All told, though, the Gaza Strip experience has not provided much inspiration to Palestinians in the West Bank as self-rule comes their way. They are likely in any case to be disappointed by the degree of self-rule they are allowed. Among Palestinians, the widespread expectation was that after the next phase of negotiations, Israel's occupation forces would make way for Arafat's army and police by pulling out of all Palestinian cities, towns and villages in the West Bank, remaining only in positions necessary for protecting Israeli settlements. But the Israelis say they will leave just four cities for now, and that further redeployments will stretch into mid-1997. Arafat's chief representative in Jerusalem, Faisal Husseini, has called the drawn-out scheme a "disaster" for the Palestinians.
The Americans take a very different view of the recent negotiations. "We are on the verge of a major step forward-the combination of West Bank empowerment, Israeli redeployment and Palestinian elections," says Robert Pelletreau, Assistant Secretary of State for Near East Affairs. "Elections will be a major breakthrough." The timing of the elections is far from certain, however, and some Palestinians question whether they will be truly democratic.

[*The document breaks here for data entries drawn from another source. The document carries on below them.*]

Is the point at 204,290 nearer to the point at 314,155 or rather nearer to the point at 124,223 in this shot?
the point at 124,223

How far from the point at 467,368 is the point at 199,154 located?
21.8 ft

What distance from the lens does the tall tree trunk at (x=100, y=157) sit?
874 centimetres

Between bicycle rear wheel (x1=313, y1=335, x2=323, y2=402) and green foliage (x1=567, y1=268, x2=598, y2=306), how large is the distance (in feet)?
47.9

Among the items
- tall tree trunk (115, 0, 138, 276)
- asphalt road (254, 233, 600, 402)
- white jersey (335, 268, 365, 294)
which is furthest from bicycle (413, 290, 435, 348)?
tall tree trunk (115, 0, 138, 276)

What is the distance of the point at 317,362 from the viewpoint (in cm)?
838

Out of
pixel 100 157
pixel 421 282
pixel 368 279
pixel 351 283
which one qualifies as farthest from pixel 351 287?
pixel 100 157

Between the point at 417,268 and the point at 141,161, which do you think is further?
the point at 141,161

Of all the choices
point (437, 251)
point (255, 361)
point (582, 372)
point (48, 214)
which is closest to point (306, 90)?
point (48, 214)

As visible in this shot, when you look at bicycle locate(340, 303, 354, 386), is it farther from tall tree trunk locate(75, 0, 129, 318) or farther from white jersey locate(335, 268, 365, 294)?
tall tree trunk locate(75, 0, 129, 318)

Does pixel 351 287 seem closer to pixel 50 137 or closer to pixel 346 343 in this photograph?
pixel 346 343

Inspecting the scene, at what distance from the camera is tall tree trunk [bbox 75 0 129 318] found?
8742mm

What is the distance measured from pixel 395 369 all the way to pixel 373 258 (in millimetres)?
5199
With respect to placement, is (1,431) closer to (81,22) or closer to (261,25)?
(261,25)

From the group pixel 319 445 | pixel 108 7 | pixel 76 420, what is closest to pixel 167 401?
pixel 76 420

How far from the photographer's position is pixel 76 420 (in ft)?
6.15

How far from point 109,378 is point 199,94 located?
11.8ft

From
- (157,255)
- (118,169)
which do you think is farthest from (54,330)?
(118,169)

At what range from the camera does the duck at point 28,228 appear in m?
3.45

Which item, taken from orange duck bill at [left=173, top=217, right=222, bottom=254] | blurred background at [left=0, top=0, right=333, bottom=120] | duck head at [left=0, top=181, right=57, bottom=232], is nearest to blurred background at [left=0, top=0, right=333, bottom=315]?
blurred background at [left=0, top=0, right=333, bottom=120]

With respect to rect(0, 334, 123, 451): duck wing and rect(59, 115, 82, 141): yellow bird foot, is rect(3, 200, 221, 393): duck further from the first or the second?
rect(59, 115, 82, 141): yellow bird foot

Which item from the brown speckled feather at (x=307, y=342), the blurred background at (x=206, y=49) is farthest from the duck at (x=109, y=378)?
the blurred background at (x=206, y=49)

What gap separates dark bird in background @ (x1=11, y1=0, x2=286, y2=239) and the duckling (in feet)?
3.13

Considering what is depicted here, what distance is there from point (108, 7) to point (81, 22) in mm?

Flawed or not, the agreement under discussion does illustrate one fact of overarching importance: the peace process continues. His administration may be a mess and the mail may not arrive, but Arafat has managed to keep the framework for talks intact, even though late last year they were at risk of tumbling down. For fear of igniting civil war when he arrived in the Gaza Strip, Arafat was at first permissive toward the Islamic Resistance Movement, also known as Hamas, and the much smaller Islamic Jihad, the two groups most militant toward Israel. But the soft approach merely emboldened the radicals, who committed a number of deadly terrorist attacks during the last three months of 1994. A double-suicide bombing last January that killed 21 Israelis convinced Arafat that further negotiations with Israel were impossible in an atmosphere darkened by terror.